Teenager Dies After Taking Big Risk for ALS Ice Bucket Challenge

Whether you love or loathe the idea of the ALS Ice Bucket Challenge, chances are you probably didn't even consider the possibility that the challenge could turn deadly.

And, sadly, we have our first -- and let's hope last -- fatality that resulted after a teen took the craze to a whole new, much riskier level.

Cameron Lancaster, 18, reportedly jumped to his death after he opted to, instead of dumping a bucket of cold water over his head and donating money to ALS for Lou Gehrig's disease, leap off a cliff and into a disused quarry containing water.

Lancaster, who was preparing for his freshman year at Edinburgh Napier University in Scotland, reportedly jumped feet first off an 80-foot cliff and into water at Preston Hill quarry. The exact circumstances of his death and what led him to choose to do this after being nominated for the challenge are still unclear, and police continue to investigate the incident. The teen's body was recovered after a four-hour search.
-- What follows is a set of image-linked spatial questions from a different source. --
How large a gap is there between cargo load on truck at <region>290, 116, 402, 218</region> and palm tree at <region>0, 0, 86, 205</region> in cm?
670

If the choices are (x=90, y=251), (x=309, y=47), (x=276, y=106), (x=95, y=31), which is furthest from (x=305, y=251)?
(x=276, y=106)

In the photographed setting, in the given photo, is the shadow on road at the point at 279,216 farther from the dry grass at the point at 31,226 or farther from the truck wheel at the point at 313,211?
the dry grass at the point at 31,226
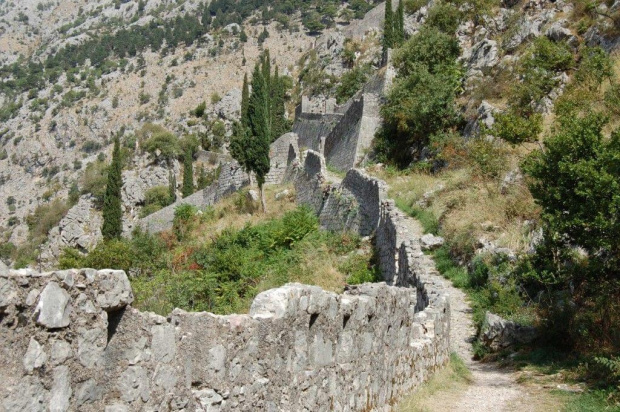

Lancaster's parents were obviously distraught and unable to come to terms with their son's sudden and senseless death. They released the following statement through police: "Cameron died in a tragic accident. His death is such a great loss. During his short life, he touched so many people with his friendliness, kindness, and thoughtful generosity of spirit. He will be hugely missed by his family and friends."

Unfortunately, Lancaster's dangerous stunt comes at the same time several others -- mostly teens and young adults -- have chosen to forego using a harmless bucket of ice while performing the challenge in favor of more perilous acts. A few days before this tragic accident, a woman filmed herself taking the challenge while sitting on a horse. As you can imagine, her horse became frightened when it was hit by freezing-cold water and ran off, throwing the woman to the ground.

More from The Stir: Mom Helps Set Her Son on Fire for Facebook Stunt

The Ice Bucket Challenge was created for an admirable reason -- but it isn't beyond the scope of possibility to imagine a young person going to extremes to make their challenge more intriguing. Parents should talk to their children about the very real risks associated with performing online stunts -- no matter how commendable their intentions. 

Do you think the ALS Ice Bucket Challenge has been taken too far?